== Material for this task ==

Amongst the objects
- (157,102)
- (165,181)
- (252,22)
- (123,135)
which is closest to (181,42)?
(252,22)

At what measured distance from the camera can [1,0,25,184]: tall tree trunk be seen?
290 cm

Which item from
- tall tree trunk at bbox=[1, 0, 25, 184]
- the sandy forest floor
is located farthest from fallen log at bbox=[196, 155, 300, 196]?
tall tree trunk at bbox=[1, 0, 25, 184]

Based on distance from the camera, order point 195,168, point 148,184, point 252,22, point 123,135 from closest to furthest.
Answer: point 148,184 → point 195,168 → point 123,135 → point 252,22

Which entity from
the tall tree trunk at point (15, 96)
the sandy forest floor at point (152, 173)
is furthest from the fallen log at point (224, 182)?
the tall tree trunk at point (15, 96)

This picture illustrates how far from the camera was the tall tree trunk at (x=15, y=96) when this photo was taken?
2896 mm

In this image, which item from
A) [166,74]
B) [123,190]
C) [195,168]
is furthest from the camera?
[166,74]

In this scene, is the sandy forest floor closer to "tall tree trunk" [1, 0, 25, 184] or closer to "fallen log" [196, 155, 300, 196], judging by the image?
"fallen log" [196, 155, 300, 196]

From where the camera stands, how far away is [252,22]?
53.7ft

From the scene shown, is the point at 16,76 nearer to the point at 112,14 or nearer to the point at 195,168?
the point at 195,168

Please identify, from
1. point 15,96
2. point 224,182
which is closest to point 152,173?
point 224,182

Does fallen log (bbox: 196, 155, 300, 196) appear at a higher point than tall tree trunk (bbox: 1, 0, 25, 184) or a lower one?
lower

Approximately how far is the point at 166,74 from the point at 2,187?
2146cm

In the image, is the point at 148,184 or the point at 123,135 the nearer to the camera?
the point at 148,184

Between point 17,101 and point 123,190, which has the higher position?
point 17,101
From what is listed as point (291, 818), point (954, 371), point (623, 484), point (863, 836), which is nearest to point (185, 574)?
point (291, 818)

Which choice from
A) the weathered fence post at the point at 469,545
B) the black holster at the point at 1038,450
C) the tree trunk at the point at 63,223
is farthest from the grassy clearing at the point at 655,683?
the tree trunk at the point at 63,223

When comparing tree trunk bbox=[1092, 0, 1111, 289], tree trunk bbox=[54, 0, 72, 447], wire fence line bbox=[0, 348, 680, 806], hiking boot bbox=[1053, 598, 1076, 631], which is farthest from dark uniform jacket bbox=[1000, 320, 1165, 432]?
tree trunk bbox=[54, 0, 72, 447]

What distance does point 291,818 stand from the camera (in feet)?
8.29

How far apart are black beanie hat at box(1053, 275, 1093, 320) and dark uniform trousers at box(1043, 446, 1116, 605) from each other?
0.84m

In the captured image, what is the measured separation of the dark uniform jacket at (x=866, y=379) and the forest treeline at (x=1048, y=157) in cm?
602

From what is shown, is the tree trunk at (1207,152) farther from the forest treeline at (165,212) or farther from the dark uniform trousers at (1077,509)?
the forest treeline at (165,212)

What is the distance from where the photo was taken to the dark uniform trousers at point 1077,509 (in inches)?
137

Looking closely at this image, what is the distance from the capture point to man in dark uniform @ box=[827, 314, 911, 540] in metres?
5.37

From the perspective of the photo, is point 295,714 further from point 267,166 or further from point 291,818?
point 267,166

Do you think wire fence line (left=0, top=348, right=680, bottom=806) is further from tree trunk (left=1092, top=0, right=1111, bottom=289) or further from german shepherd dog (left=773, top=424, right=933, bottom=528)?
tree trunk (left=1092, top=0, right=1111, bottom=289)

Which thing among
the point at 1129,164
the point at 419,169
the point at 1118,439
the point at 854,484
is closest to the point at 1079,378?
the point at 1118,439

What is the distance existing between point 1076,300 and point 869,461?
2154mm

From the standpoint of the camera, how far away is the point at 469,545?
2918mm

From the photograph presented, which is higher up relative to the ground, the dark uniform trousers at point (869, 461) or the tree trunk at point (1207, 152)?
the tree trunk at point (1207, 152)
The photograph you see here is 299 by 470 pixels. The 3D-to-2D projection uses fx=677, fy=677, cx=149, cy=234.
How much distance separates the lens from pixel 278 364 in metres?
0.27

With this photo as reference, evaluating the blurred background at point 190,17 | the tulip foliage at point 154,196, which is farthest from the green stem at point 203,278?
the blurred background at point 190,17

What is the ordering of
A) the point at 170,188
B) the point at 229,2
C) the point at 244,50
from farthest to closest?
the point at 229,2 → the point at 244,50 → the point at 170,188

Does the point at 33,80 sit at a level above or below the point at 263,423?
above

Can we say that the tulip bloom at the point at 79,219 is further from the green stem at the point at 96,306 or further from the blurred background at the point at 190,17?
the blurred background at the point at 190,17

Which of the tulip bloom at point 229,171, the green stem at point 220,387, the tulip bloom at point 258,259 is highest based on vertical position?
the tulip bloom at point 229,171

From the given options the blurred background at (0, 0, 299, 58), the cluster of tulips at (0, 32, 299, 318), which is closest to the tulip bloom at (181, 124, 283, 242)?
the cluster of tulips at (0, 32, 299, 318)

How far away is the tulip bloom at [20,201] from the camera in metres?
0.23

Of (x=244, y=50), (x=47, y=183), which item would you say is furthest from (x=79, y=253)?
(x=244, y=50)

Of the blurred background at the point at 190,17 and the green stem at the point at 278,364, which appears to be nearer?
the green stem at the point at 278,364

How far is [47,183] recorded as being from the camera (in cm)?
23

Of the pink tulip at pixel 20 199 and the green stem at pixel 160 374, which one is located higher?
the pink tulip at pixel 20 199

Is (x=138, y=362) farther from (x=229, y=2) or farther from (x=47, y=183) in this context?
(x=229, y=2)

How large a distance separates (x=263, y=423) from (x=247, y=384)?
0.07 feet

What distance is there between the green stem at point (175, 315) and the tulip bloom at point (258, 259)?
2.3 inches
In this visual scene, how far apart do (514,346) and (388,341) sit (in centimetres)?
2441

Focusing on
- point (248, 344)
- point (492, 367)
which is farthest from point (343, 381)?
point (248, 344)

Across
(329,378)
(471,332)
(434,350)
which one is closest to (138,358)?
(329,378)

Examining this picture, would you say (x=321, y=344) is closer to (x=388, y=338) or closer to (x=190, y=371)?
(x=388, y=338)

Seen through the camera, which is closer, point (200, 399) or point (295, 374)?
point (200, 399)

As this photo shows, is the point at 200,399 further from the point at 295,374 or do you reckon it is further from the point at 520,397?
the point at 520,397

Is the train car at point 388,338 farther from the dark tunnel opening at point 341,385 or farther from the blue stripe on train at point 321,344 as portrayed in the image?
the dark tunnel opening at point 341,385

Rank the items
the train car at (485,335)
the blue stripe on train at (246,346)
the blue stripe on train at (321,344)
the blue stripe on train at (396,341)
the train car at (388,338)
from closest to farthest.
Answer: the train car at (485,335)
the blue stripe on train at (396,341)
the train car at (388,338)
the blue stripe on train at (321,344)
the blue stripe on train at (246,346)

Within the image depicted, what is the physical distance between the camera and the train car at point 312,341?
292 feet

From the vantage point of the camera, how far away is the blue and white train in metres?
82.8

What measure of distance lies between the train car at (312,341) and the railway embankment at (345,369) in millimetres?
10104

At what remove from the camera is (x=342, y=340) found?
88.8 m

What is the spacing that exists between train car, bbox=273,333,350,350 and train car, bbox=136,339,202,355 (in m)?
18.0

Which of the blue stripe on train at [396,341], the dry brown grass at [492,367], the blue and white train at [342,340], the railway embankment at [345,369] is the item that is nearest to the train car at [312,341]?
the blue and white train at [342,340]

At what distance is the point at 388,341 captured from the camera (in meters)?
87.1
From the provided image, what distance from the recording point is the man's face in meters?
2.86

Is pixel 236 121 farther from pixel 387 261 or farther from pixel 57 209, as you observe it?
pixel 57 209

===

Prompt
Revise all the items above by changing "sandy forest floor" to "sandy ground" everywhere it occurs, and leave every other word untouched.

Completed task
Amongst the objects
- (157,102)
- (165,181)
- (252,22)
- (123,135)
which is closest to (181,42)?
(252,22)

At what measured distance from the camera can [1,0,25,184]: tall tree trunk be seen?
290 cm

Which item from
- tall tree trunk at bbox=[1, 0, 25, 184]
- the sandy ground
is located farthest from fallen log at bbox=[196, 155, 300, 196]?
tall tree trunk at bbox=[1, 0, 25, 184]

Based on distance from the camera, order point 195,168, point 148,184, point 252,22, point 123,135 from closest to furthest.
Answer: point 148,184 → point 195,168 → point 123,135 → point 252,22

Which entity from
the tall tree trunk at point (15, 96)
the sandy ground at point (152, 173)
is furthest from the fallen log at point (224, 182)?
the tall tree trunk at point (15, 96)

This picture illustrates how far from the camera was the tall tree trunk at (x=15, y=96) when this photo was taken?
2896 mm

In this image, which item from
A) [166,74]
B) [123,190]
C) [195,168]
is furthest from the camera?
[166,74]

In this scene, is the sandy ground closer to "tall tree trunk" [1, 0, 25, 184] or closer to "fallen log" [196, 155, 300, 196], judging by the image?
"fallen log" [196, 155, 300, 196]

From where the camera stands, how far away is [252,22]?
53.7ft

From the scene shown, is the point at 16,76 nearer to the point at 112,14 or nearer to the point at 195,168?
the point at 195,168

Please identify, from
1. point 15,96
2. point 224,182
which is closest to point 152,173?
point 224,182

Does fallen log (bbox: 196, 155, 300, 196) appear at a higher point than tall tree trunk (bbox: 1, 0, 25, 184) or a lower one?
lower

Approximately how far is the point at 166,74 from the point at 2,187?
2146cm

In the image, is the point at 148,184 or the point at 123,135 the nearer to the camera?
the point at 148,184

Between point 17,101 and point 123,190, which has the higher position?
point 17,101
From what is listed as point (291, 818), point (954, 371), point (623, 484), point (863, 836), which is nearest to point (185, 574)?
point (291, 818)

Which choice from
A) the weathered fence post at the point at 469,545
B) the black holster at the point at 1038,450
C) the tree trunk at the point at 63,223
is farthest from the grassy clearing at the point at 655,683?
the tree trunk at the point at 63,223

When comparing tree trunk bbox=[1092, 0, 1111, 289], tree trunk bbox=[54, 0, 72, 447], wire fence line bbox=[0, 348, 680, 806], hiking boot bbox=[1053, 598, 1076, 631], which is farthest from dark uniform jacket bbox=[1000, 320, 1165, 432]?
tree trunk bbox=[54, 0, 72, 447]

What distance does point 291,818 stand from the camera (in feet)?
8.29

How far apart are black beanie hat at box(1053, 275, 1093, 320) and dark uniform trousers at box(1043, 446, 1116, 605) from each other?
0.84m

In the captured image, what is the measured separation of the dark uniform jacket at (x=866, y=379) and the forest treeline at (x=1048, y=157) in cm?
602

From what is shown, is the tree trunk at (1207,152) farther from the forest treeline at (165,212) or farther from the dark uniform trousers at (1077,509)?
the forest treeline at (165,212)

What is the distance from where the photo was taken to the dark uniform trousers at point 1077,509 (in inches)?
137

Looking closely at this image, what is the distance from the capture point to man in dark uniform @ box=[827, 314, 911, 540] in metres?
5.37

From the perspective of the photo, is point 295,714 further from point 267,166 or further from point 291,818?
point 267,166

Do you think wire fence line (left=0, top=348, right=680, bottom=806) is further from tree trunk (left=1092, top=0, right=1111, bottom=289) or further from german shepherd dog (left=773, top=424, right=933, bottom=528)?
tree trunk (left=1092, top=0, right=1111, bottom=289)

Which thing among
the point at 1129,164
the point at 419,169
the point at 1118,439
the point at 854,484
is closest to the point at 1079,378?
the point at 1118,439

What is the distance existing between point 1076,300 and point 869,461?
2154mm

From the standpoint of the camera, how far away is the point at 469,545?
2918mm

From the photograph presented, which is higher up relative to the ground, the dark uniform trousers at point (869, 461) or the tree trunk at point (1207, 152)?
the tree trunk at point (1207, 152)
The photograph you see here is 299 by 470 pixels. The 3D-to-2D projection uses fx=677, fy=677, cx=149, cy=234.
How much distance separates the lens from pixel 278 364 in metres?
0.27

With this photo as reference, evaluating the blurred background at point 190,17 | the tulip foliage at point 154,196, which is farthest from the green stem at point 203,278?
the blurred background at point 190,17

What is the ordering of
A) the point at 170,188
B) the point at 229,2
C) the point at 244,50
from farthest to closest?
the point at 229,2 → the point at 244,50 → the point at 170,188

Does the point at 33,80 sit at a level above or below the point at 263,423?
above

Can we say that the tulip bloom at the point at 79,219 is further from the green stem at the point at 96,306 or further from the blurred background at the point at 190,17?
the blurred background at the point at 190,17

Which of the tulip bloom at point 229,171, the green stem at point 220,387, the tulip bloom at point 258,259 is highest based on vertical position?
the tulip bloom at point 229,171

From the given options the blurred background at (0, 0, 299, 58), the cluster of tulips at (0, 32, 299, 318), which is closest to the tulip bloom at (181, 124, 283, 242)?
the cluster of tulips at (0, 32, 299, 318)

How far away is the tulip bloom at [20,201] from the camera in metres?
0.23

Of (x=244, y=50), (x=47, y=183), which item would you say is furthest from (x=79, y=253)?
(x=244, y=50)

Of the blurred background at the point at 190,17 and the green stem at the point at 278,364, which appears to be nearer?
the green stem at the point at 278,364

How far is [47,183] recorded as being from the camera (in cm)?
23

Of the pink tulip at pixel 20 199 and the green stem at pixel 160 374, which one is located higher?
the pink tulip at pixel 20 199

Is (x=138, y=362) farther from (x=229, y=2) or farther from (x=47, y=183) in this context?
(x=229, y=2)

How large a distance separates (x=263, y=423) from (x=247, y=384)?
0.07 feet

What distance is there between the green stem at point (175, 315) and the tulip bloom at point (258, 259)?
2.3 inches
In this visual scene, how far apart do (514,346) and (388,341) sit (in centimetres)?
2441

Focusing on
- point (248, 344)
- point (492, 367)
which is farthest from point (343, 381)?
point (248, 344)

Across
(329,378)
(471,332)
(434,350)
which one is closest to (138,358)?
(329,378)

Examining this picture, would you say (x=321, y=344) is closer to (x=388, y=338) or closer to (x=190, y=371)?
(x=388, y=338)

Seen through the camera, which is closer, point (200, 399) or point (295, 374)?
point (200, 399)

As this photo shows, is the point at 200,399 further from the point at 295,374 or do you reckon it is further from the point at 520,397?
the point at 520,397

Is the train car at point 388,338 farther from the dark tunnel opening at point 341,385 or farther from the blue stripe on train at point 321,344 as portrayed in the image?
the dark tunnel opening at point 341,385

Rank the items
the train car at (485,335)
the blue stripe on train at (246,346)
the blue stripe on train at (321,344)
the blue stripe on train at (396,341)
the train car at (388,338)
from closest to farthest.
Answer: the train car at (485,335)
the blue stripe on train at (396,341)
the train car at (388,338)
the blue stripe on train at (321,344)
the blue stripe on train at (246,346)

Within the image depicted, what is the physical distance between the camera and the train car at point 312,341?
292 feet

From the vantage point of the camera, how far away is the blue and white train in metres?
82.8

What measure of distance lies between the train car at (312,341) and the railway embankment at (345,369) in millimetres?
10104

At what remove from the camera is (x=342, y=340) found?
88.8 m

What is the spacing that exists between train car, bbox=273,333,350,350 and train car, bbox=136,339,202,355 (in m)?
18.0

Which of the blue stripe on train at [396,341], the dry brown grass at [492,367], the blue and white train at [342,340], the railway embankment at [345,369] is the item that is nearest to the train car at [312,341]?
the blue and white train at [342,340]

At what distance is the point at 388,341 captured from the camera (in meters)?
87.1
From the provided image, what distance from the recording point is the man's face in meters?
2.86

Is pixel 236 121 farther from pixel 387 261 or farther from pixel 57 209, as you observe it?
pixel 57 209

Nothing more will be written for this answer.